Nickel-based anodes are commonly used in SOFCs owing to their low cost, good chemical stability, and excellent catalytic activity toward hydrogen oxidation and reforming of small hydrocarbon molecules. However, the Ni-based anodes are well known for promoting severe surface carbon deposition. Excessive formation of carbon species on the anode leads to a rapid deterioration of the cell performance by physically blocking access of the reactants to the active catalyst sites. To operate the Ni-based SOFCs by feeding liquid isooctane fuel, a catalytic layer can be applied over the Ni-based anode to act as an internal micro-reformer. The micro-reforming layer is designed to convert the mixture of isooctane and air to synthesis gas (hydrogen and carbon monoxide), which is believe to suppress the carbon deposition over the Ni-based anode.

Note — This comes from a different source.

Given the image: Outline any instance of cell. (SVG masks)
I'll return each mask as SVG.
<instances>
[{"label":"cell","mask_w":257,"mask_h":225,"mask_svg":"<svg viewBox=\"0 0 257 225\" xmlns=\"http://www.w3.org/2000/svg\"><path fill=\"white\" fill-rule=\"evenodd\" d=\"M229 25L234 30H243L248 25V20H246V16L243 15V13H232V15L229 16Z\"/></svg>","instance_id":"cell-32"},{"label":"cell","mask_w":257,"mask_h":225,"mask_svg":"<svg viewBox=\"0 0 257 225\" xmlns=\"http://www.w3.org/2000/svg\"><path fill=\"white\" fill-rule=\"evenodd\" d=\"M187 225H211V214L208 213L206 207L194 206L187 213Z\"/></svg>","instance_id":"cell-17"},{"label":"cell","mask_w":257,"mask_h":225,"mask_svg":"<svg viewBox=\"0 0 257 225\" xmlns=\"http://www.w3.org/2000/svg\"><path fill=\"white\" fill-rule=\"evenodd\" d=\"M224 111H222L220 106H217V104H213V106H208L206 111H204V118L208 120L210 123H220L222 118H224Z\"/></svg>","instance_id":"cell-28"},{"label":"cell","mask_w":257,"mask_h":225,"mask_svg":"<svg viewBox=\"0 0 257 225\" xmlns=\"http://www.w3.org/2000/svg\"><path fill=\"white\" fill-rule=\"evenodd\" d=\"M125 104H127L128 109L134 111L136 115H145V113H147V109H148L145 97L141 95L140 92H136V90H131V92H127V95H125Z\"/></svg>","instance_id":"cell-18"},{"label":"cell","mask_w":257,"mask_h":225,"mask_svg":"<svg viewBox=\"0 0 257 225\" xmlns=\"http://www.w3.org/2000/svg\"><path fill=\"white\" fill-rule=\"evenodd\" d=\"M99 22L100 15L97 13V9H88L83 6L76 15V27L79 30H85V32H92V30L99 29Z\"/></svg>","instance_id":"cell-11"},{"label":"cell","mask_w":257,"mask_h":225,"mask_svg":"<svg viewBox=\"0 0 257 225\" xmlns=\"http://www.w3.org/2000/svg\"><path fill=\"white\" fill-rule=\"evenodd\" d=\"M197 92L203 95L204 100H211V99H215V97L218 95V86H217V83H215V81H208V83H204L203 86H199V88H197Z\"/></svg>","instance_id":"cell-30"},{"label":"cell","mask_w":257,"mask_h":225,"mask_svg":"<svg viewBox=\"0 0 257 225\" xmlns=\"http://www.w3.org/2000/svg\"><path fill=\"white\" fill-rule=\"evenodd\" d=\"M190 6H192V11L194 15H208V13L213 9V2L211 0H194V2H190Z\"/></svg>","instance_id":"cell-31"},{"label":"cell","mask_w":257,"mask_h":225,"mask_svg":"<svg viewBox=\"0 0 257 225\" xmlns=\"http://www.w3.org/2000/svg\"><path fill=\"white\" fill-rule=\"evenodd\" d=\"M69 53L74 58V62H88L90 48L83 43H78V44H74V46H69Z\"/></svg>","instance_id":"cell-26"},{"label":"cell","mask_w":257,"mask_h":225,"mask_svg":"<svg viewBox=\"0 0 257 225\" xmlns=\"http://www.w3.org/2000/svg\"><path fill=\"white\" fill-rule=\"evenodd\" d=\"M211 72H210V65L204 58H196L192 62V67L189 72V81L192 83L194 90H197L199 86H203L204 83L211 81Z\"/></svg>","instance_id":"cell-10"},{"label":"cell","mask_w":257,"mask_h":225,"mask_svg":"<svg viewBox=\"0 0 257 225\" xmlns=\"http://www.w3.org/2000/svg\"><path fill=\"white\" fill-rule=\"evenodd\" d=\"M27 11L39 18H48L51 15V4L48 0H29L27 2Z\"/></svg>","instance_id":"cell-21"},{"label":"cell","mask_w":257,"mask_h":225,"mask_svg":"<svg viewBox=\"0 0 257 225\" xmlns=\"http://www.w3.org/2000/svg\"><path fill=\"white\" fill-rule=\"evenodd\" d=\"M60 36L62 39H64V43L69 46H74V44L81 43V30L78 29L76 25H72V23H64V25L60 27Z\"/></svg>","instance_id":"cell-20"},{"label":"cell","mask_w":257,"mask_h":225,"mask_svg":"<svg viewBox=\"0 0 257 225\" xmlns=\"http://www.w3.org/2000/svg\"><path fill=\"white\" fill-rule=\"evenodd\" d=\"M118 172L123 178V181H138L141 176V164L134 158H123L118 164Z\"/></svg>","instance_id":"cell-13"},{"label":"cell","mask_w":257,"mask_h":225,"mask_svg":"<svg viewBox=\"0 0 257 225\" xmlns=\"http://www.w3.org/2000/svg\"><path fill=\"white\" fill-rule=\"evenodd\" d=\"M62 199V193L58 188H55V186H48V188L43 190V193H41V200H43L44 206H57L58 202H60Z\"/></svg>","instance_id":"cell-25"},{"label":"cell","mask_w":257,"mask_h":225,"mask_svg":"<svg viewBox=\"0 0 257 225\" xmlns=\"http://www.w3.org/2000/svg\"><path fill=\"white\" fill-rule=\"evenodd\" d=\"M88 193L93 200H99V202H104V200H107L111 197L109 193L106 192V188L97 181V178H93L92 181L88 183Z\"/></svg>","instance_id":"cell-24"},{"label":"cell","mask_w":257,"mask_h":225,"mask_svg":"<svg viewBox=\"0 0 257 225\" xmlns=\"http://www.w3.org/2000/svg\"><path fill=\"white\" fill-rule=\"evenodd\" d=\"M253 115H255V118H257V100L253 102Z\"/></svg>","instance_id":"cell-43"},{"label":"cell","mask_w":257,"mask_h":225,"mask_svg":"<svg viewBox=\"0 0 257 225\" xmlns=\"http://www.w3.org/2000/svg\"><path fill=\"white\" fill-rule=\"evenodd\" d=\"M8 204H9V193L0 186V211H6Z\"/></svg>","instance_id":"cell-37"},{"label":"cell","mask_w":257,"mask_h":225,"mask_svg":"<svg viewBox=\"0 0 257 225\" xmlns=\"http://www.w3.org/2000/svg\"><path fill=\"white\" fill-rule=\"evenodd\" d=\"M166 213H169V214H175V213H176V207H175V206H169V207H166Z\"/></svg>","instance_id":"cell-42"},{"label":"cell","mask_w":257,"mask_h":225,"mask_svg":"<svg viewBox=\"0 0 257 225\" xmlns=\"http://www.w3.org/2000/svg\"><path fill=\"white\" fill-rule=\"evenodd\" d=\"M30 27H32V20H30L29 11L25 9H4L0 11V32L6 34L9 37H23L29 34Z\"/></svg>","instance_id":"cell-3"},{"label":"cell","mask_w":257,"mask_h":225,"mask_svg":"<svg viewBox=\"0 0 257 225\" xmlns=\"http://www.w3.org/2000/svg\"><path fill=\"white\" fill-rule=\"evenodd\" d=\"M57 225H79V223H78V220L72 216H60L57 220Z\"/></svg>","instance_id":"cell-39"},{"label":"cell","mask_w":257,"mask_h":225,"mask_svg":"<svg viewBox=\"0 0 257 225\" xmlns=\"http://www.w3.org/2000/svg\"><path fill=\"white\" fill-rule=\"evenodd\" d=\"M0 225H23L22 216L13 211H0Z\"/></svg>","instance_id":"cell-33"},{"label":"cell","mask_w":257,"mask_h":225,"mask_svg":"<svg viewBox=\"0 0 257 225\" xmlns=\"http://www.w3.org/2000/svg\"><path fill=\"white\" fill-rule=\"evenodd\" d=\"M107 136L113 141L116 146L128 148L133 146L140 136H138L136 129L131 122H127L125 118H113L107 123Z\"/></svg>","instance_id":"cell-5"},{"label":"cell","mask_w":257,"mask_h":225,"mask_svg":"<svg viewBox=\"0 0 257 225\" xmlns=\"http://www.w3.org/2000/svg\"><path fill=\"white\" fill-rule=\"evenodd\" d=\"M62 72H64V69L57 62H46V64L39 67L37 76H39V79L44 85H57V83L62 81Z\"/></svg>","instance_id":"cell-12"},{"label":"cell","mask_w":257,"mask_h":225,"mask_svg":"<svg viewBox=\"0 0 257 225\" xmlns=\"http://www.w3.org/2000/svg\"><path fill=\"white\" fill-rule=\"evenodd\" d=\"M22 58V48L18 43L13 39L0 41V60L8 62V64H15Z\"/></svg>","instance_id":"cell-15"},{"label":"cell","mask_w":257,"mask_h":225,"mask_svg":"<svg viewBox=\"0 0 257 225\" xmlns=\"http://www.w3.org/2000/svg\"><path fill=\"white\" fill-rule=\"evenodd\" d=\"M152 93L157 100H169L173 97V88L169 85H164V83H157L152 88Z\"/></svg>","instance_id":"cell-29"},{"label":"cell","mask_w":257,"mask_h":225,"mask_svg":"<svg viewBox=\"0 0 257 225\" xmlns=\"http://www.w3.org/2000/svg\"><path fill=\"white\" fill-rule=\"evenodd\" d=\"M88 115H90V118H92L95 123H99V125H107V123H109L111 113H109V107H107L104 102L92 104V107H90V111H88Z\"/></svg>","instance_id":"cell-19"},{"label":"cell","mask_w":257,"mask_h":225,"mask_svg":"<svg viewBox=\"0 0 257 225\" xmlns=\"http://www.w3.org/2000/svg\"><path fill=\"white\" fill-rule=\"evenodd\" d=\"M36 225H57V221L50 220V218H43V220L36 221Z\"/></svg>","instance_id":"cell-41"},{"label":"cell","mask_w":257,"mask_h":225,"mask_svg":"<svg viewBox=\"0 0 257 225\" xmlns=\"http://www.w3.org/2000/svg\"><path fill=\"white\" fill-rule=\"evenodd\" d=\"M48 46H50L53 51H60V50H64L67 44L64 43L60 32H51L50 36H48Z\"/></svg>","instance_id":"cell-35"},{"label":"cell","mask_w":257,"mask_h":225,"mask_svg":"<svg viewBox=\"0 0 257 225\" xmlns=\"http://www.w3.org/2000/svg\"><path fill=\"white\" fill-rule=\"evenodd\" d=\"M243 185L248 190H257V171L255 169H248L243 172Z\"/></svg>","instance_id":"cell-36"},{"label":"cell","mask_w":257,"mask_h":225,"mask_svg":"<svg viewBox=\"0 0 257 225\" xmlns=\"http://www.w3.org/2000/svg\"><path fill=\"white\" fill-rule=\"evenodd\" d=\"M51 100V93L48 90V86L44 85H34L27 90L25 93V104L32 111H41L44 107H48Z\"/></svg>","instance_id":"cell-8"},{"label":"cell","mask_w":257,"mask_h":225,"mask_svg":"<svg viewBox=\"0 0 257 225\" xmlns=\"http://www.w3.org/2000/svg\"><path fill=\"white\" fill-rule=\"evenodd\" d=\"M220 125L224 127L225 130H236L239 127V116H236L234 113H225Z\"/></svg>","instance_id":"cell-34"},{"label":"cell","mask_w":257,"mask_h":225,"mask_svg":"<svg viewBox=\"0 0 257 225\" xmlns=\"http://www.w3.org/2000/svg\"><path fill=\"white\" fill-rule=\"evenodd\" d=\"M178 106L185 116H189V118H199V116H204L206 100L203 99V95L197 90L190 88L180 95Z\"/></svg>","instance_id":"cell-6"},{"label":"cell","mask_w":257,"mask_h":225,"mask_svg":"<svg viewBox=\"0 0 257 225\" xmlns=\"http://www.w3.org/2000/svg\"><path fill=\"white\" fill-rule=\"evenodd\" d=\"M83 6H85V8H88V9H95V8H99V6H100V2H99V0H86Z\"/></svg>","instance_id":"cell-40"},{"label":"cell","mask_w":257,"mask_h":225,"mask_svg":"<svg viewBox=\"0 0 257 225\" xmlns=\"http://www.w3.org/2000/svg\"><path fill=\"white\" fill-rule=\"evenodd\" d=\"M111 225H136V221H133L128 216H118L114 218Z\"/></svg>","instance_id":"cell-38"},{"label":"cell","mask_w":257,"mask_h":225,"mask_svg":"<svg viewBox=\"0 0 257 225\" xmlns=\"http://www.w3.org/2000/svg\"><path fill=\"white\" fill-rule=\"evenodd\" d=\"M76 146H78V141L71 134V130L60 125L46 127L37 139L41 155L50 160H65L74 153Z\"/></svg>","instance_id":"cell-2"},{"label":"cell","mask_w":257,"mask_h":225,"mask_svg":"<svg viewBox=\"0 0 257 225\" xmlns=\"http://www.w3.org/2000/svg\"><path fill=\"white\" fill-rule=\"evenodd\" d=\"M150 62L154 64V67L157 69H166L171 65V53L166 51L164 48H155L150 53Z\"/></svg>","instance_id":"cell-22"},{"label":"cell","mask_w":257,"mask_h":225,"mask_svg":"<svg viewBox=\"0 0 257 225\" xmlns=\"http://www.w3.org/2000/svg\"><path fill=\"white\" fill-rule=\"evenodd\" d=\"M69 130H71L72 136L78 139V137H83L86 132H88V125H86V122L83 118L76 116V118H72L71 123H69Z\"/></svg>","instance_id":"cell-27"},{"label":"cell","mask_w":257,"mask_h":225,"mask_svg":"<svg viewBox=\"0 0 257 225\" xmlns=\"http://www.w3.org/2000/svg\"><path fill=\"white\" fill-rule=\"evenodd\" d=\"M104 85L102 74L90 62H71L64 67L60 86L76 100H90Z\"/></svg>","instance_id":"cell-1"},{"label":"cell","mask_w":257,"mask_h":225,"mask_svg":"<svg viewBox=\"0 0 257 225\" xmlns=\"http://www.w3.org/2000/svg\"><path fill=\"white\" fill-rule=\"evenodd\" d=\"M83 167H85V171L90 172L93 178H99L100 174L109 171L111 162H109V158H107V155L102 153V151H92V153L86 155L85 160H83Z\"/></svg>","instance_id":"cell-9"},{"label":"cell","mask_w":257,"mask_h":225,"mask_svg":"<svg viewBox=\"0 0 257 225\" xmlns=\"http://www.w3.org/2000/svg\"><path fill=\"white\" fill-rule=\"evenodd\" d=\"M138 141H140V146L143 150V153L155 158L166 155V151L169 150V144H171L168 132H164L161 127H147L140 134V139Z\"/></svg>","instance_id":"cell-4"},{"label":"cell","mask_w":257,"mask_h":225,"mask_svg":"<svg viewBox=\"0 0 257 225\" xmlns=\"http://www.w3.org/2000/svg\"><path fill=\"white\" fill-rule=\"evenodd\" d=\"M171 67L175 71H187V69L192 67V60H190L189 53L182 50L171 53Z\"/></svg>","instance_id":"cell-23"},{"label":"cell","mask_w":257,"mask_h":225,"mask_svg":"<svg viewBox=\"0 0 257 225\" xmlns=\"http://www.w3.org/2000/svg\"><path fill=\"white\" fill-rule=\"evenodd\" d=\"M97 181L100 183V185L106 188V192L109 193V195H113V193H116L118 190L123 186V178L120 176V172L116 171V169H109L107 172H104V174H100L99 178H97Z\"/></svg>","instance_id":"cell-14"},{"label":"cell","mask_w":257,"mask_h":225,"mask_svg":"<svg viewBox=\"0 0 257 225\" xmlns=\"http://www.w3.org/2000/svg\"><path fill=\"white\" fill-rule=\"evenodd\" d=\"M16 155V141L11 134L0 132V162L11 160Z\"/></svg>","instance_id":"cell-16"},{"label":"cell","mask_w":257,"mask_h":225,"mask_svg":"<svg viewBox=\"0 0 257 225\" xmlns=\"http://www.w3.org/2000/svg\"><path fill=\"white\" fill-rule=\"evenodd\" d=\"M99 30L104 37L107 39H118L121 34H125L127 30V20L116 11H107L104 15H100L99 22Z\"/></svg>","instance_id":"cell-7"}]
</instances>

In this work, a NiMo-Ceria-Zirconia (NiMo-CZ) catalyst was used as a micro-reforming layer for SOFCs running on isooctane. The catalyst layer was applied on top of the conventional anode supported single cell with a configuration of Ni-yttira-stabilized zirconia (YSZ) anode, YSZ/Ce_0.8Sm_0.2O_1.9 bi-layer electrolyte and La_0.6Sr_0.4Co_0.2Fe_0.8O_3-δ cathode. Our results showed that application of the novel catalyst layer was an effective way to enhance the electrochemical oxidation of complex hydrocarbons at the anode. At 750 °C, the single cell exhibited a low polarization resistance of 1.36 Ω cm² and a good maximum power density of 405 mW cm^-2 in isooctane/air. At the current density of 500 mA cm^-2, the cell voltage presented a fairly low degradation rate of 3.0 mV h^-1 during over 12 h stability test. The excellent electrochemical performance suggests the high catalytic activity of the NiMo-CZ catalyst for reforming isooctane and suppressing performance degradation of the single cell in the isooctane fuel.